Под утро Феликс наконец уснул, уткнувшись Сезару лбом между лопатками. К тому времени Сезар опробовал на нем весь арсенал из репертуара борделя Клотильды и основательно вымотался. Однако спать не собирался — убедившись, что дыхание любовника выровнялось, быстро натянул разбросанную одежду и, взяв сапоги, вынырнул в коридор, где застал всклокоченного и донельзя возбужденного Базиля, вынужденного всю ночь выслушивать хриплые стоны, крики и животный вой, который попеременно издавали оба.
— Отвези меня обратно, — хмыкнул Сезар, испытывая злорадство при виде того, как Серый человек стал за ночь малиновым, ну по крайней мере на лицо.
— Глаза я тебе все-таки завяжу, обормот, — едко пробормотал Базиль, и Сезар только беспечно пожал плечами.
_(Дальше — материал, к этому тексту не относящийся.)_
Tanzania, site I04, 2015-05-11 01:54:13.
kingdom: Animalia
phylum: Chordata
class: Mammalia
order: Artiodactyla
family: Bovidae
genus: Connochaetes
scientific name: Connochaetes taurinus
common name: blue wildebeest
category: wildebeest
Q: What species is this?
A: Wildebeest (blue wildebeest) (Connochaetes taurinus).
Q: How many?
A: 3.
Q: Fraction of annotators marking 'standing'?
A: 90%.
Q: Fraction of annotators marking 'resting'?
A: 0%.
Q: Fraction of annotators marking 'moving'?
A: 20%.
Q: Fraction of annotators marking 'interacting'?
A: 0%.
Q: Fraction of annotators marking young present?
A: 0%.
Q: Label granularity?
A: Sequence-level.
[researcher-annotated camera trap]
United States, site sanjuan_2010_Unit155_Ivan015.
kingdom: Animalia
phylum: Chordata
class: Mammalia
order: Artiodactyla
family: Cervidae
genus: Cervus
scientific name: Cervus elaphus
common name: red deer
Ужасно хотелось рухнуть в собственную постель и заснуть. И все же тихое, почти не различимое «спасибо», которое шепнул ему на прощание несгибаемый сухарь, он услышал.
***
Кулона матушки Сезар хватился наутро и не расстроился, а скорее задумался. Потому что это был первый раз в его жизни, когда нечто более значимое заслонило от него его собственные интересы. Себя Сезар считал пройдохой и мошенником и моральными мучениями по поводу собственных поступков обременен не был. Так что то, что случилось вчера ночью, стало для него сюрпризом. Впрочем, возвращаться в гулкий пустой особняк он не собрался. Герцоги не снисходят до мелких обормотов вроде него. Даже если под покровом ночи герцогское тело выгибало как тугой лук в его руках и искусанные губы шептали такое, что видавший виды Сезар при воспоминании об этом краснел и бегал от Клотильды, которая целый день добивалась грязных подробностей и скандалила по поводу того, что Сезар так и не взял с клиента денег. Особенно поэтому.
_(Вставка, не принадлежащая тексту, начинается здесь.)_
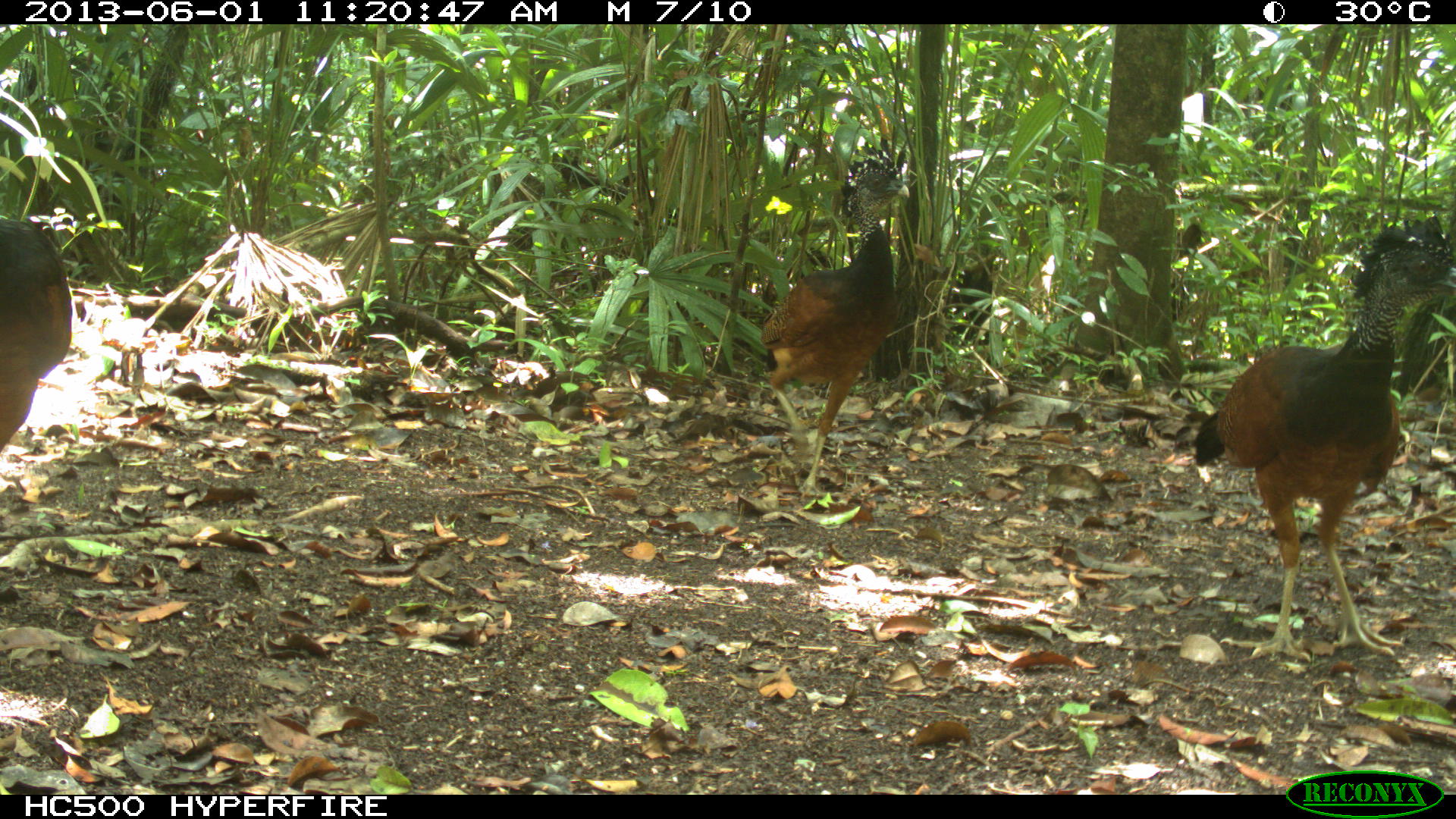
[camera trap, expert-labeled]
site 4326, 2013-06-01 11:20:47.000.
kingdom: Animalia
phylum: Chordata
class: Aves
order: Galliformes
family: Cracidae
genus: Crax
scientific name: Crax rubra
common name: great curassow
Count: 3.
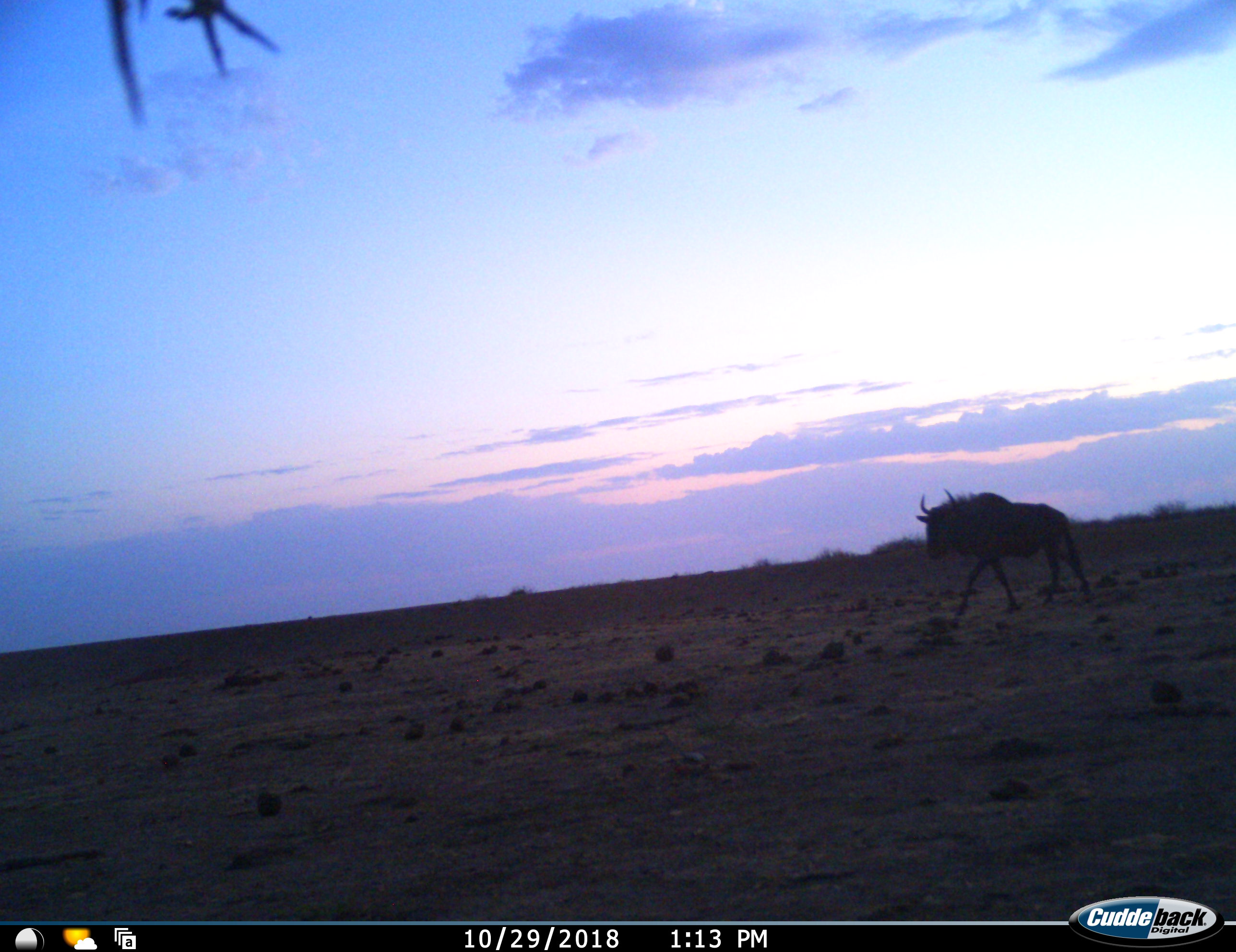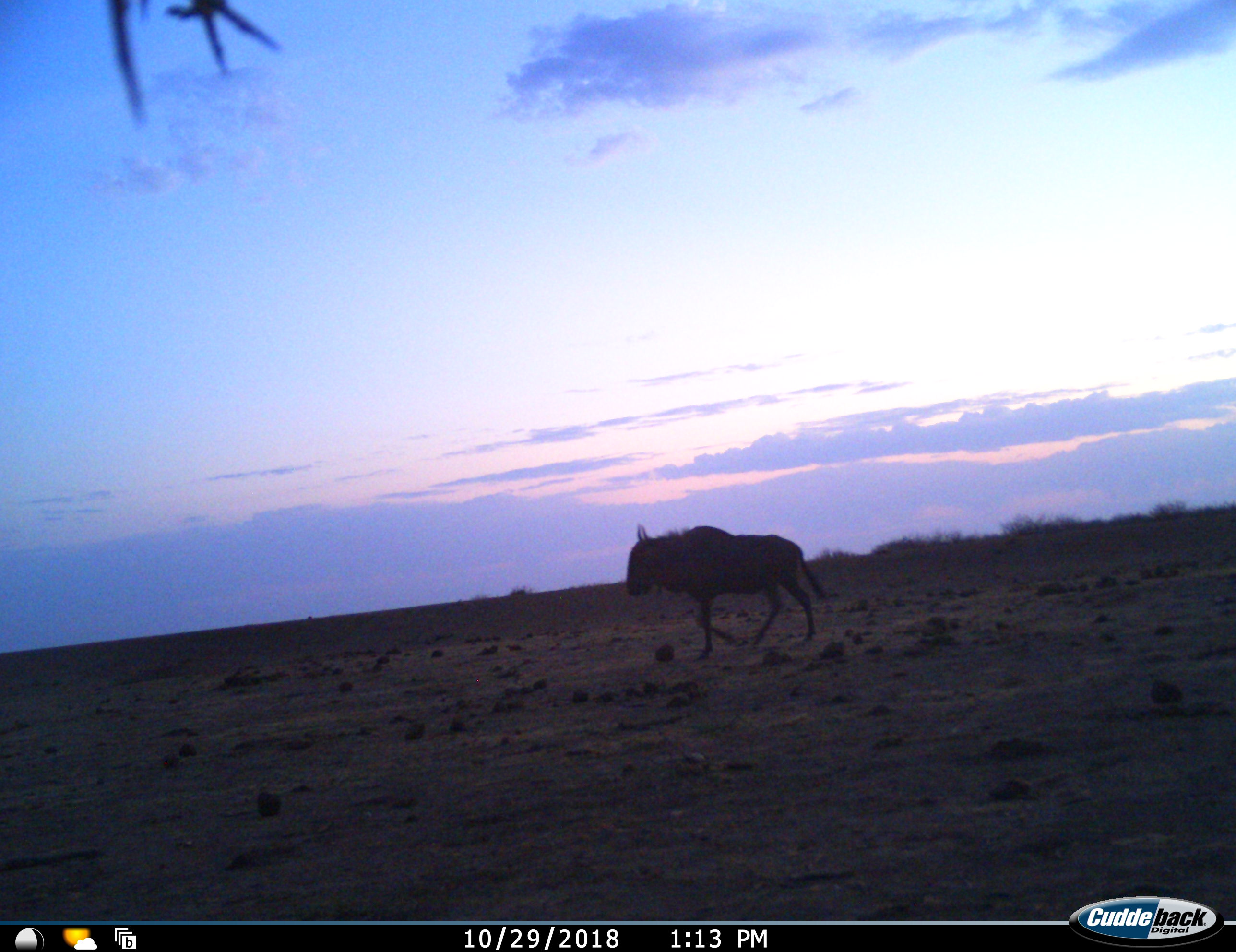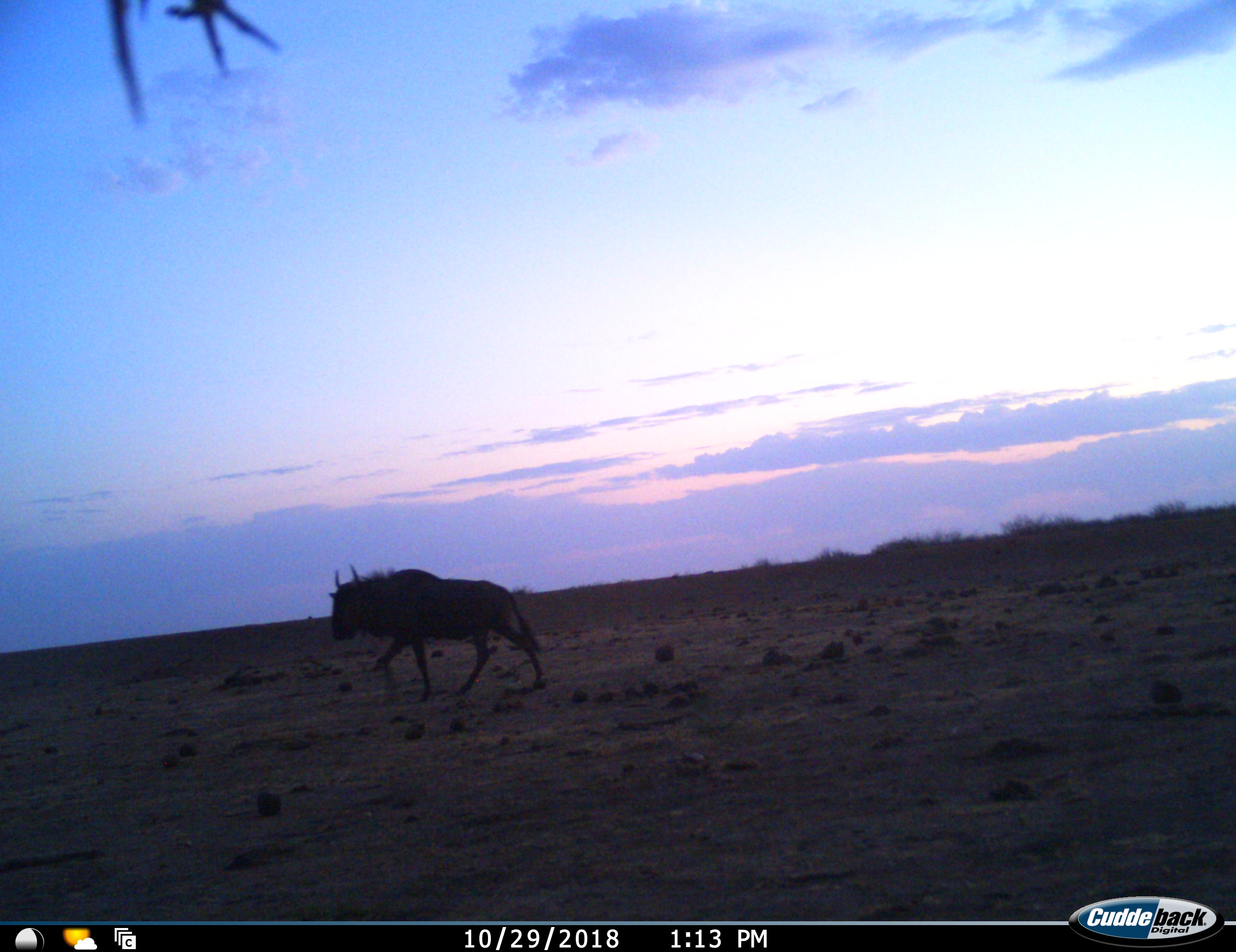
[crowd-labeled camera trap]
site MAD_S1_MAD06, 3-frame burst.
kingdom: Animalia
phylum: Chordata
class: Mammalia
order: Artiodactyla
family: Bovidae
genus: Connochaetes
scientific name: Connochaetes taurinus taurinus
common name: blue wildebeest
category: wildebeestblue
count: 1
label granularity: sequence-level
А вот кулон матушки вернуть следовало.
Найти огромный серый дом с колоннадой не составило труда, хоть накануне его два раза провезли в экипаже мимо. О его владельце ходило столько слухов, что ни один из них нельзя было принимать на веру. И то, что его владелец герцог Бонате богат, как Крез, и что страшен, как чудовище, и что одинок, как луна в небе. В свете он не показывался, женат не был и у себя в доме приемы не устраивал. Зато писал и публиковал под псевдонимом Марко Пабло увлекательные романы, которыми зачитывался не только их скромный городок, но даже столица.
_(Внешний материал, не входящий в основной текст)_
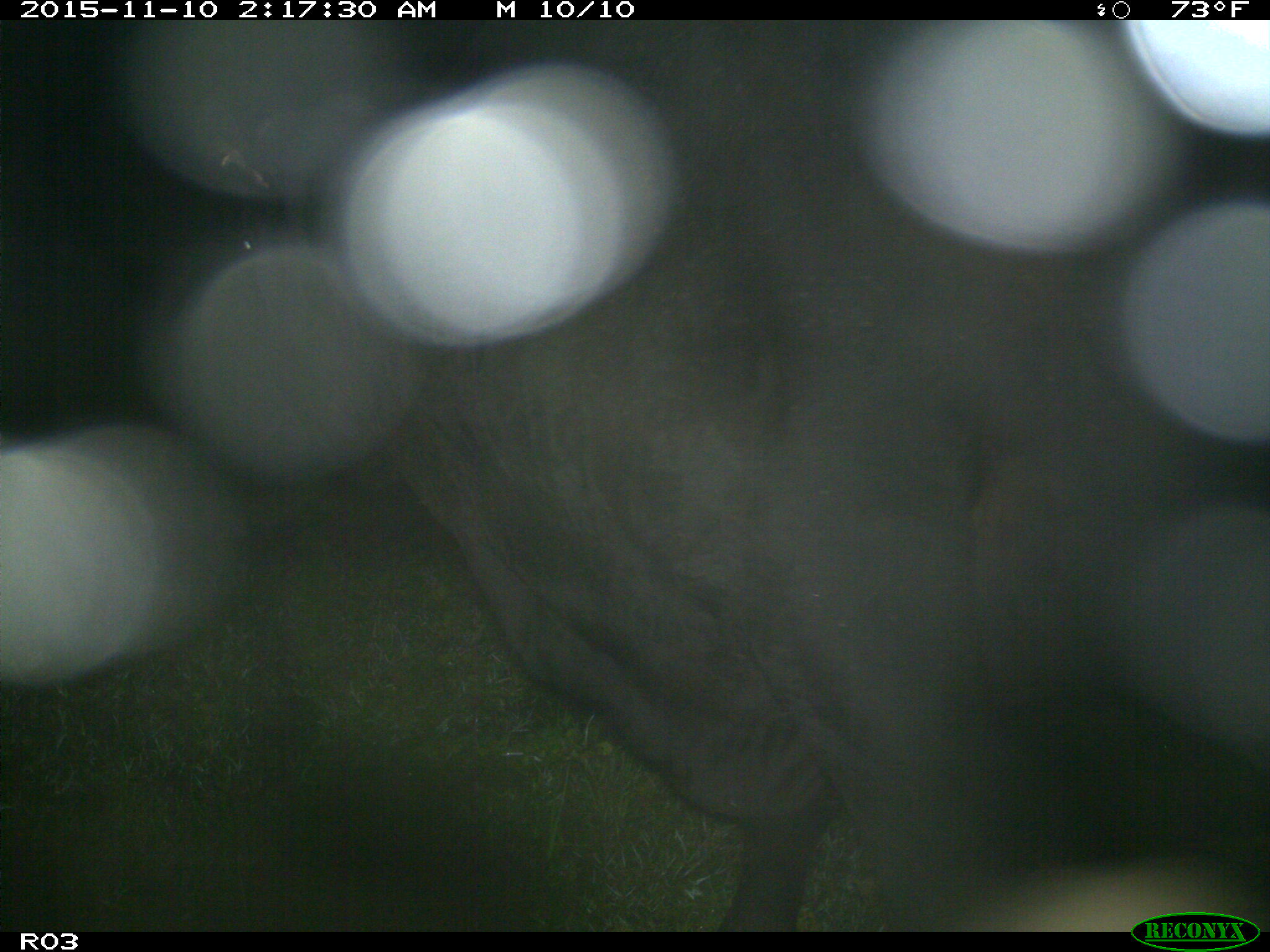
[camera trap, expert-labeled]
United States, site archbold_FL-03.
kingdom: Animalia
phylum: Chordata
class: Mammalia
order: Artiodactyla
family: Bovidae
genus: Bos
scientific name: Bos taurus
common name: domestic cow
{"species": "Bos taurus (domestic cow)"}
Сезар мог пройти через главный вход, но его сущность мелкого воришки подсказывала, что чем честнее и прозрачнее его намерения, тем меньше шансов, что его поймут правильно. Ведь по сути ему первый раз в жизни ничего не было нужно. Все, что хотел, — вернуть свое.
Он легко перемахнул через зеленую изгородь, пригнувшись, миновал внутренний дворик с фонтаном и нырнул в сад, куда выходили высокие двустворчатые окна главного здания. Стараясь не шуршать гравием, направился к тому единственному окну, что было широко распахнуто по случаю прекрасной летней погоды. И даже не удивился, обнаружив застегнутого на все пуговицы Феликса за огромным столом, заваленным книгами, тетрадями и ворохом свитков. Давешний клиент что-то сосредоточенно писал, хмуря светлые брови. Белоснежный шарф плотно обхватывал его шею, испещренную шрамами, а пальцы сжимали перо, однако сама рука оставалась недвижимой.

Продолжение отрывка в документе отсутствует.